In [1]:
from google.colab import drive
# Step 1: Mount Google Drive
drive.mount('/content/drive')

Mounted at /content/drive


In [2]:
# Step 2: Define the base dataset path in Google Drive
data_path = "/content/drive/MyDrive/TharuWorks/negative"  # Base path to the dataset

## Split the Dataset

In [3]:
from sklearn.model_selection import train_test_split
import shutil
import glob
import os

# Step 3: List all video files across all subfolders of the dataset
# This will include files from `carcrash'`, `Crash dataset russian`, `Dachcam_dataset` directories.
video_files = glob.glob(os.path.join(data_path, '**', '*.mp4'), recursive=True)

# Step 4: Split the dataset into train, validation, and test sets
train_files, temp_files = train_test_split(video_files, test_size=0.3, random_state=42)
val_files, test_files = train_test_split(temp_files, test_size=0.5, random_state=42)

# Step 5: Create directories in Google Drive for train, validation, and test sets
train_dir = os.path.join(data_path, 'train')
val_dir = os.path.join(data_path, 'val')
test_dir = os.path.join(data_path, 'test')
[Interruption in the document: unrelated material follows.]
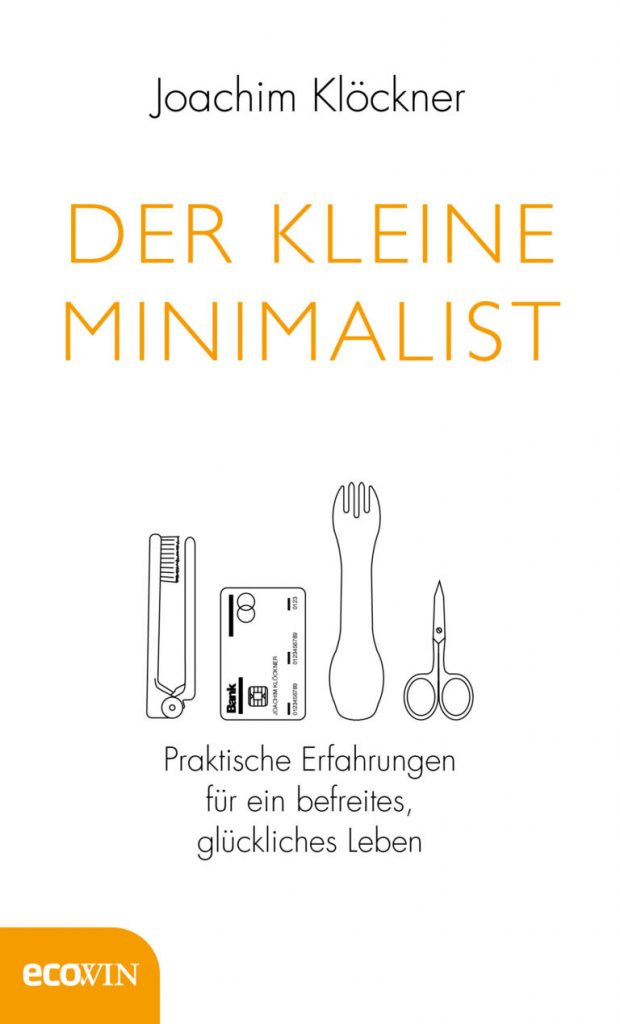 Der kleine Minimalist: Praktische Erfahrungen für ein befreites, glückliches Leben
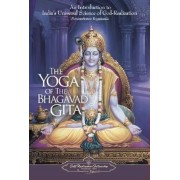 The Yoga of the Bhagavad Gita: An Introduction to India's Universal Science of God-Realization, Paperback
os.makedirs(train_dir, exist_ok=True)
os.makedirs(val_dir, exist_ok=True)
os.makedirs(test_dir, exist_ok=True)

# Step 6: Copy the files to the respective Google Drive folders if they do not already exist

def copy_files_if_not_exists(file_list, destination_dir):
    for file in file_list:
        # Define the destination path for each file
        destination = os.path.join(destination_dir, os.path.basename(file))
        # Copy the file only if it does not already exist
        if not os.path.exists(destination):
            shutil.copy(file, destination)

# Train files
copy_files_if_not_exists(train_files, train_dir)

# Validation files
copy_files_if_not_exists(val_files, val_dir)

# Test files
copy_files_if_not_exists(test_files, test_dir)

print("Files have been successfully split and saved in Google Drive.")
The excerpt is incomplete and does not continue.